Blue.




I do not mean to sound cliche. And I take nothing in this life too seriously.  I do not need help, or something, or anyone and I am not seeking comfort, and I am not lonely, and there are no tears, and I don't want to cry. But I have to admit I am always and always sad, like I carry this inexplicable, nameless sack of sadness with me all of the time. There is nothing wrong.  And in fact everything feels right.  I am, truly, not unhappy.  Everything is fun, there is so much to be done and more adventures to be had, and I am so utterly content in the life I've been given. Nothing feels amiss.
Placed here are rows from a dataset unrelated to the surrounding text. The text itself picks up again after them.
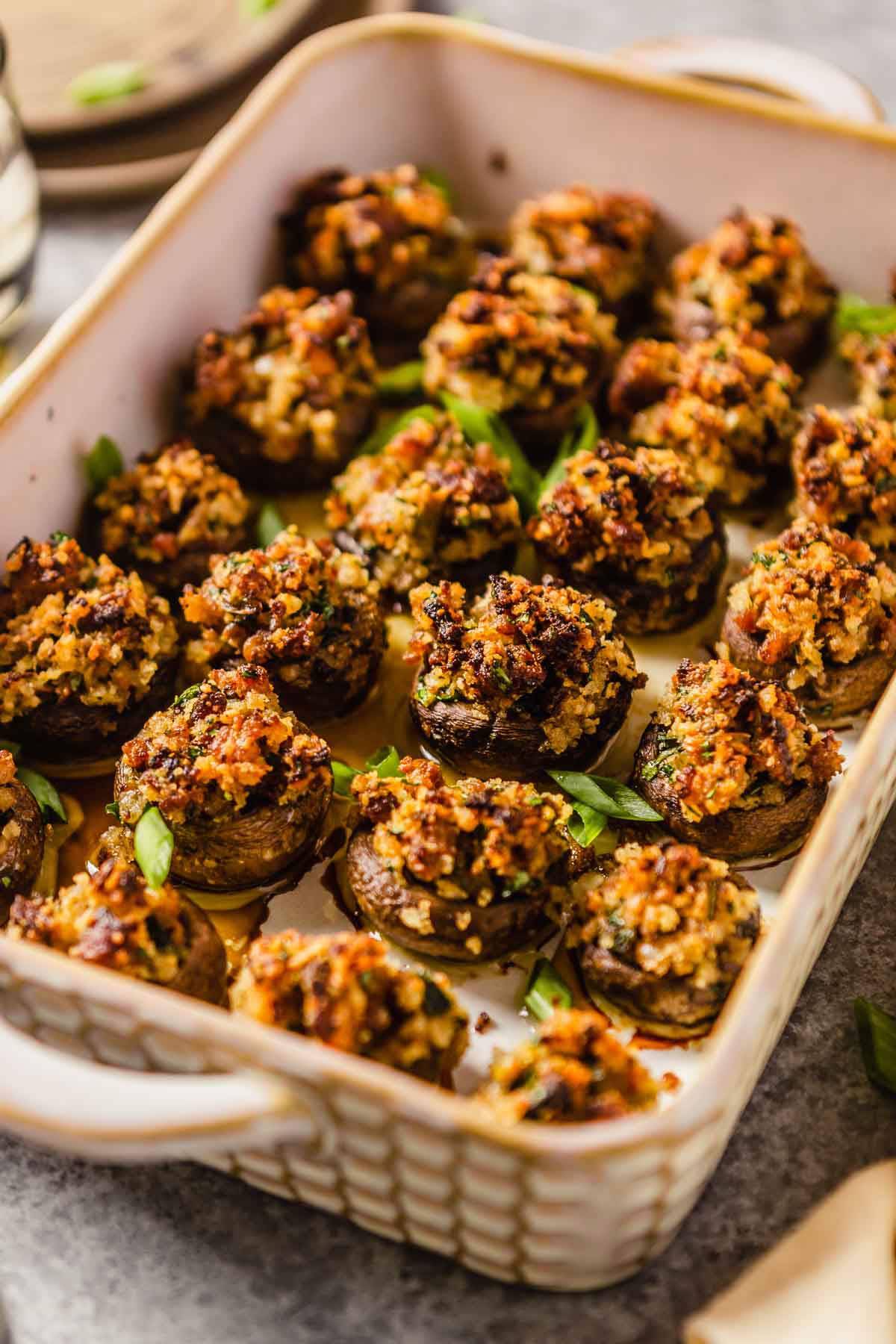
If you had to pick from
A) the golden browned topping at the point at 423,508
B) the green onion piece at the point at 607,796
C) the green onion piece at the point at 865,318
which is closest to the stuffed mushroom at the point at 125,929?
the green onion piece at the point at 607,796

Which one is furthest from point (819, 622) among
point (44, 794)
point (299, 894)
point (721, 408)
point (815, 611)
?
point (44, 794)

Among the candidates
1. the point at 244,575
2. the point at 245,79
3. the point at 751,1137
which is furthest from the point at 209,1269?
the point at 245,79

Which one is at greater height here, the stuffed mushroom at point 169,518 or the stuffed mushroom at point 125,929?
the stuffed mushroom at point 169,518

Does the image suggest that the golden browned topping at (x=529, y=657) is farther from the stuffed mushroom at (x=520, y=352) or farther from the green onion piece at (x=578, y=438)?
the stuffed mushroom at (x=520, y=352)

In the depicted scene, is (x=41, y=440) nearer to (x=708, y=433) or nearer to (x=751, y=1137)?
(x=708, y=433)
I am moving in pace  with time, though maybe a little out of sync at times but I am not in fear of fate. I am also too,  so in knowing of all my blessings, these limbs and this youth, all of the amazing beauty I see around me, all this love I am in receipt of, endlessly protecting me...and I am so unattached and distanced to complex emotions and people as I have never been before and have never yet felt so free.  But just sometimes, very sometimes. For no real reason at all, it just gets real heavy up in here.  When all of the sad songs I know and films, books and every sad thought I keep just couldn't console this sore spot staining my heart blue.  And I lay down, close my eyes, whilst half heartedly trying to fall asleep and I find myself thinkin' -  I wouldn't be too much bothered, if I never woke up. J.